Lo Cole illustration of woman and broken pen

My biggest mistake? Thinking it was my destiny. After all, I’d written stories since I could hold a pencil, won every creative writing prize at school, then, as an adult, short story competitions. I joined writers’ groups, honed my craft, completed a great manuscript. I found an agent, finally. He was reputable and confident, and initially there was a flurry of interest from publishers. How could I fail?

But, over several months, my manuscript was rejected for reasons that bewildered me: often because all the slots for debut literary fiction that year were taken; once because I was a woman; but mostly because editors “just didn’t love it enough”. When I took the call from my agent saying we had no deal, I cried like a little girl.

I defiantly started a second novel. It was my masterpiece, but it bombed, too. Years of work and emotional investment wasted, I finally gave up, to save my sanity.
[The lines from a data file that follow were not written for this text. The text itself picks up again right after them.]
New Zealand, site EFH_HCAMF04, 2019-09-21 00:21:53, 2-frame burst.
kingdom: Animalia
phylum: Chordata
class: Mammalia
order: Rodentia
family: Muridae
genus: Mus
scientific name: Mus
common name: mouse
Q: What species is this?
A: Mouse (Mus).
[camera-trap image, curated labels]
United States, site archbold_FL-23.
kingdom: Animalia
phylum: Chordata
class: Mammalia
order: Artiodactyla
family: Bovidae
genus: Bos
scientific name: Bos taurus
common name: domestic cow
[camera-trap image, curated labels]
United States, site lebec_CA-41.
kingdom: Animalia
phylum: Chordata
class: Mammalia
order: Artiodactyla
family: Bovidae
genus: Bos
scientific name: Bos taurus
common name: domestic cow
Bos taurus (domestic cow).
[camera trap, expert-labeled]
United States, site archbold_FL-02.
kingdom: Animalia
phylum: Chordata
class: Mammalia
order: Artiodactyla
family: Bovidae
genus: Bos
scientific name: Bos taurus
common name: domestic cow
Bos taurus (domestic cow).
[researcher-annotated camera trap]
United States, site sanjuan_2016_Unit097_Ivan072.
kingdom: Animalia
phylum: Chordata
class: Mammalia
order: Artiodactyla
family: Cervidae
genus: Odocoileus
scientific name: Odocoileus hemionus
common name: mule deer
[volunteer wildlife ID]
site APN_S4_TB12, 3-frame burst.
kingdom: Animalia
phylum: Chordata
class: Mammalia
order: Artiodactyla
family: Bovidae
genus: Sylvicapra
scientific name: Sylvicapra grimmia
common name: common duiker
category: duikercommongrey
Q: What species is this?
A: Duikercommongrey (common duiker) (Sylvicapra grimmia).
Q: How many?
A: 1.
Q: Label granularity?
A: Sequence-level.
But I’m scarred. I still read, but stick to the classics. I have next to no interest in contemporary fiction and avoid literary debuts by British female writers, which all seem so safe and samey. I’ve a higher tolerance for American writing, which seems willing to take more risks and subvert gender expectations. I don’t go to writers’ groups any more, either: the whole scene is a complete turn-off for me now.

Four years on, I still can’t look at the new fiction tables in Waterstones; they make me feel like an infertile woman at a baby shower. I feel pity and scorn for people with dreams.

You’re writing a novel yourself? Good for you. Now please shut up about it.